Hammarström Group - continuing

Electron transfer reactions are critical to convert light energy into chemical energy. Photoinduced electron transfer may lead to charge separation of a single electron-hole pair. However, fuel production and water splitting are multi-electron reactions, which are furthermore coupled to proton transfer. Our studies are focused on design and study of molecular systems for controlling photoinduced electron transfer and proton-coupled electron transfer, and for coupling photoinduced charge separation to multi-electron reactions.

We also study synthetic catalysts for H2 production and water splitting to understand the catalytic cycle. By a combination of spectroscopic, photochemical and electrochemical methods we capture intermediates and study critical reaction steps. We often use a biomimetic approach where our results on synthetic model systems can be compared to those of their biological counterparts.

We study electron transfer dynamics in dye-sensitized solar cells, mainly p-type photocathode materials (e.g.
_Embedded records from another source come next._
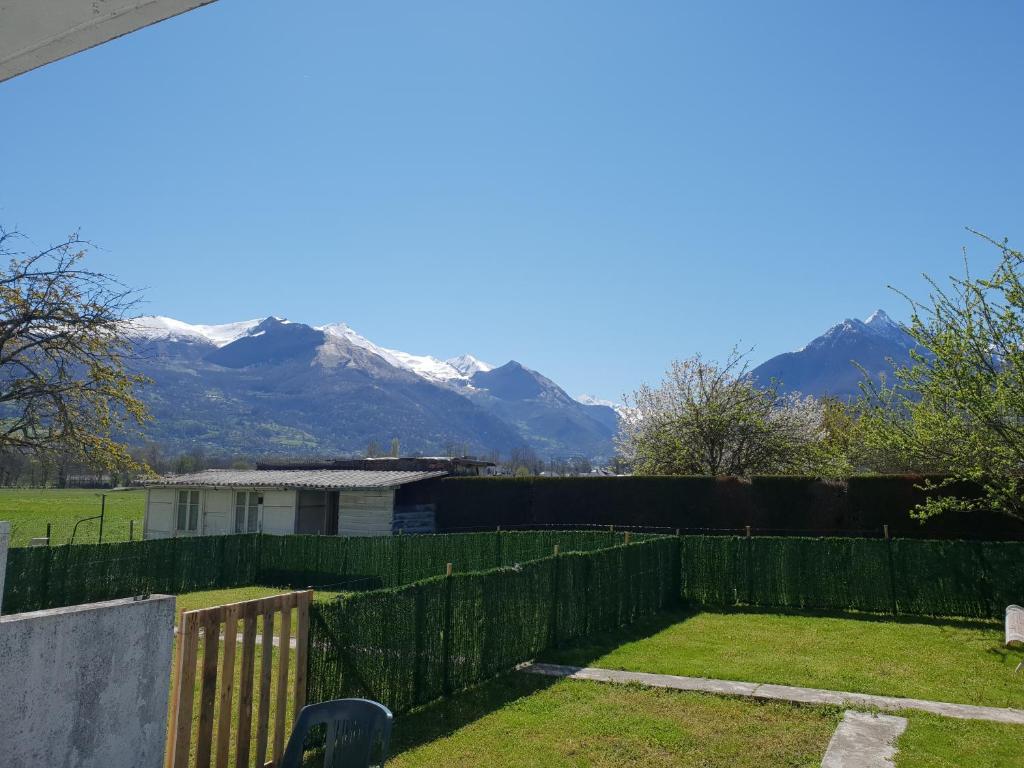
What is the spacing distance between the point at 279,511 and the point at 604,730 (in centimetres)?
2569

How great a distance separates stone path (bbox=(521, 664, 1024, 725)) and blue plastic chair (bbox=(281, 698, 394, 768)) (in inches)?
273

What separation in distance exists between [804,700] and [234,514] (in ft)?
91.1

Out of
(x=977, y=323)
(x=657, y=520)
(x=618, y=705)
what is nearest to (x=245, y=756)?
(x=618, y=705)

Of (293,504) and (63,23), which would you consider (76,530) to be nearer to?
(293,504)

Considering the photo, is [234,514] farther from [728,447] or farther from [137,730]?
[137,730]

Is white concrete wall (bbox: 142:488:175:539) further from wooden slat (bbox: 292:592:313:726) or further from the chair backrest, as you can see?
the chair backrest

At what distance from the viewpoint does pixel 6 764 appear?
14.0 ft

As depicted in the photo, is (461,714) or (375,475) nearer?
(461,714)

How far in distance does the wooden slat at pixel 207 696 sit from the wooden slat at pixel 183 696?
148mm

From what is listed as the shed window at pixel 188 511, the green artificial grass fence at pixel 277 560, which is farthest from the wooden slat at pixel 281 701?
the shed window at pixel 188 511

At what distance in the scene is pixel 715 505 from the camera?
89.6ft

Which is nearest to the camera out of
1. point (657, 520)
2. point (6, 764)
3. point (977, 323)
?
point (6, 764)

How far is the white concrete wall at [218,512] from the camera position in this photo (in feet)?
109

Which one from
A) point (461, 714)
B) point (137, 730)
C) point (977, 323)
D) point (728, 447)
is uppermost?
point (977, 323)
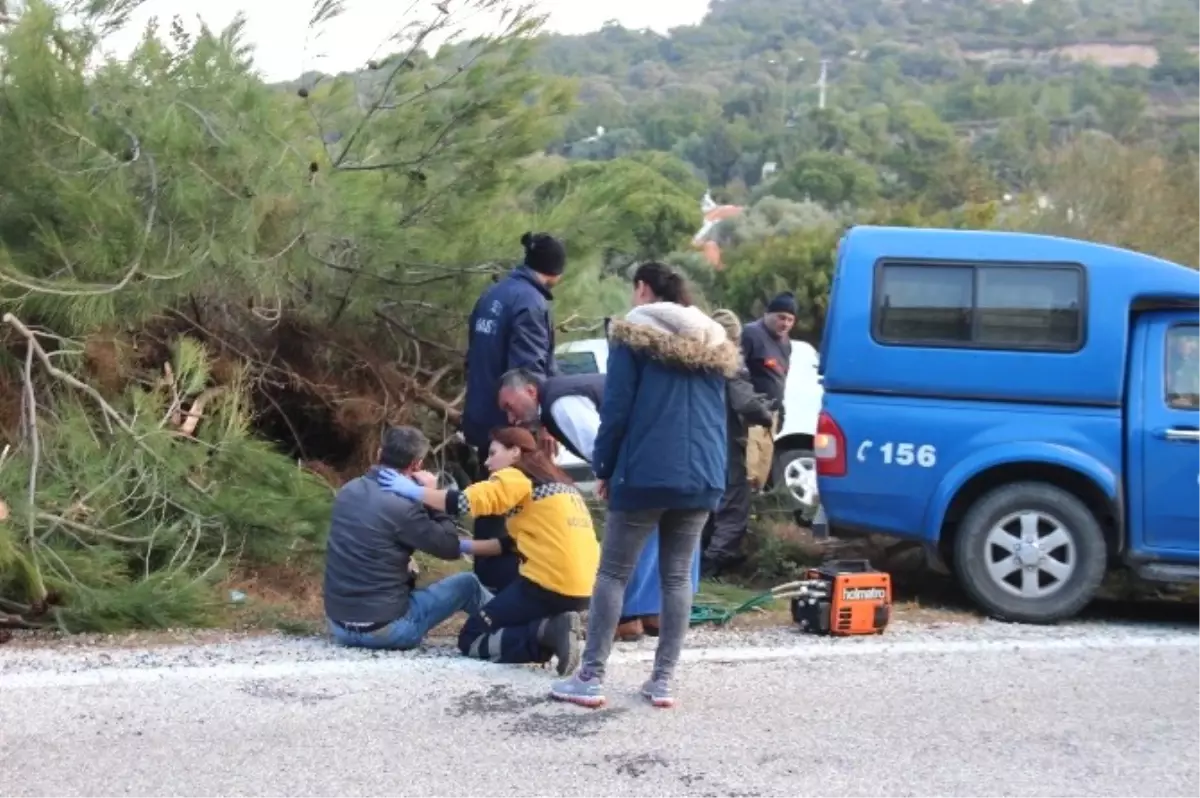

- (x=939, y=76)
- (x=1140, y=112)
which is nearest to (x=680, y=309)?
(x=1140, y=112)

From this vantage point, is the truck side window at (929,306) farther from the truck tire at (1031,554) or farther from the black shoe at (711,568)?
the black shoe at (711,568)

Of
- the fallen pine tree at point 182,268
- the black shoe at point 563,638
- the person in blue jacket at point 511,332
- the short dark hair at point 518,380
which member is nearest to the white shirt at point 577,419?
the short dark hair at point 518,380

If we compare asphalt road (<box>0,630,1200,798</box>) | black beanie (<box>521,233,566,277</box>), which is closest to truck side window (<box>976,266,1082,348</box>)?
asphalt road (<box>0,630,1200,798</box>)

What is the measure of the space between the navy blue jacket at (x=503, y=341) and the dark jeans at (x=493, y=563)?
683mm

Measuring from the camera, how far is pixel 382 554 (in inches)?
258

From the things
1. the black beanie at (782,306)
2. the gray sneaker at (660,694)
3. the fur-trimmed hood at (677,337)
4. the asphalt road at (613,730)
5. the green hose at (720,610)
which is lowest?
the asphalt road at (613,730)

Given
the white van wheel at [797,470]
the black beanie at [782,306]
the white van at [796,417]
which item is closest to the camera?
the black beanie at [782,306]

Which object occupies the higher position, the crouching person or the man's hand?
the man's hand

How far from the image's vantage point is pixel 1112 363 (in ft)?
25.8

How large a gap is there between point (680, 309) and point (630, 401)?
42 cm

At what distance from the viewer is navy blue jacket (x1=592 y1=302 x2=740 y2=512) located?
5664mm

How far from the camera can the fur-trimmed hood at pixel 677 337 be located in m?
5.68

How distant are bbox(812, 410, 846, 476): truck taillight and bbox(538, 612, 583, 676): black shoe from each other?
2205mm

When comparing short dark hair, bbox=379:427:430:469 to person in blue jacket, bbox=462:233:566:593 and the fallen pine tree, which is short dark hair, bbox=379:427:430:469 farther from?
the fallen pine tree
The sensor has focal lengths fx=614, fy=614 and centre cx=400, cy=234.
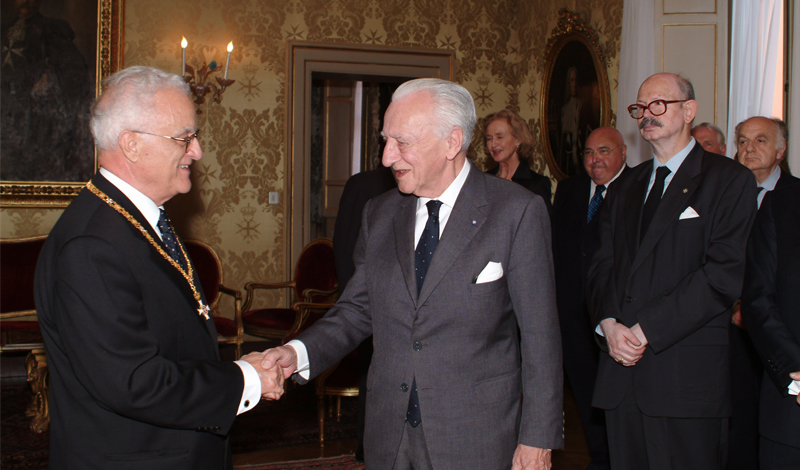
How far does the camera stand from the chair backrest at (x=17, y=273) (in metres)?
5.02

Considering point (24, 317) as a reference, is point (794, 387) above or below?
above

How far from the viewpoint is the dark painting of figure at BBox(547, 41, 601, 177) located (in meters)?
5.36

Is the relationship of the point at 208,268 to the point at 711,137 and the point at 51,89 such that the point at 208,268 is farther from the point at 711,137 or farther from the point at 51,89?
the point at 711,137

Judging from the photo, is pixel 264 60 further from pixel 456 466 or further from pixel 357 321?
pixel 456 466

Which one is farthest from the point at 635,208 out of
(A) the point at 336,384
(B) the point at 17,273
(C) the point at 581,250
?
(B) the point at 17,273

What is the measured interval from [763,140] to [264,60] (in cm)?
462

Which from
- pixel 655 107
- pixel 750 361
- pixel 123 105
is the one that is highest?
pixel 655 107

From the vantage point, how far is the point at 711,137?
3.94 m

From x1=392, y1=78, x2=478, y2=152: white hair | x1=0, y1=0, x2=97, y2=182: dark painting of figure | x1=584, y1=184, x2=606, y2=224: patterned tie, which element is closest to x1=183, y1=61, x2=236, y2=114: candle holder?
x1=0, y1=0, x2=97, y2=182: dark painting of figure

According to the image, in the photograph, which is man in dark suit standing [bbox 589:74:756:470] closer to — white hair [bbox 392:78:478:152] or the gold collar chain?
white hair [bbox 392:78:478:152]

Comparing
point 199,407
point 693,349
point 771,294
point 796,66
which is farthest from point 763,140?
point 199,407

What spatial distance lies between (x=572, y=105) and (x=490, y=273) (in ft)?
14.3

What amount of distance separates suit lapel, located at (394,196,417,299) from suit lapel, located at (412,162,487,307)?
0.06m

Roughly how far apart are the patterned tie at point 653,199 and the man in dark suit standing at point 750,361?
111 centimetres
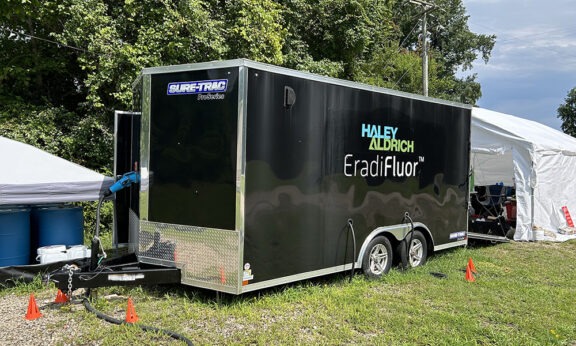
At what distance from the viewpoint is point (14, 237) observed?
21.0ft

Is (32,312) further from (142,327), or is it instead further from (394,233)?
(394,233)

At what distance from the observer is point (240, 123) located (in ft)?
16.6

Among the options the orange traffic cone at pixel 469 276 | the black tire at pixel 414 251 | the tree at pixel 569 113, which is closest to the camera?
the orange traffic cone at pixel 469 276

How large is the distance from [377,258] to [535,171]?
625cm

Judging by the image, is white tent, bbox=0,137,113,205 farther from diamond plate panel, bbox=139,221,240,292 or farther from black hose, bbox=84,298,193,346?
black hose, bbox=84,298,193,346

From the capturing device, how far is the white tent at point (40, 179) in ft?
20.7

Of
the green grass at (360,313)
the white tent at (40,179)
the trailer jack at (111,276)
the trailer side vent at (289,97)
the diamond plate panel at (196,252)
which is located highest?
the trailer side vent at (289,97)

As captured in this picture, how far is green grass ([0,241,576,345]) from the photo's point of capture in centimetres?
467

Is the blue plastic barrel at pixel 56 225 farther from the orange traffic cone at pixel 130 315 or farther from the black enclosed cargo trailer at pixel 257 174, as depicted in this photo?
the orange traffic cone at pixel 130 315

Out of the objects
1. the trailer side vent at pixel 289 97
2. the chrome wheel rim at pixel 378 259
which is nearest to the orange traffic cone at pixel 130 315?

NiO) that are based on hole-injection. These are much less studies than their n-type, photocathode counterparts (TiO2 etc.) but open for the possibility of tandem cells for higher photovoltage devices- They can also be used for solar fuels generation where H2 production and water splitting occur in separate half-cell reactions. The nano-structured oxides are used as high-area materials for initial dye-oxide charge separation and charge transport, together with molecular dyes and catalysts for light harvesting and the catalytic reactions, respectively.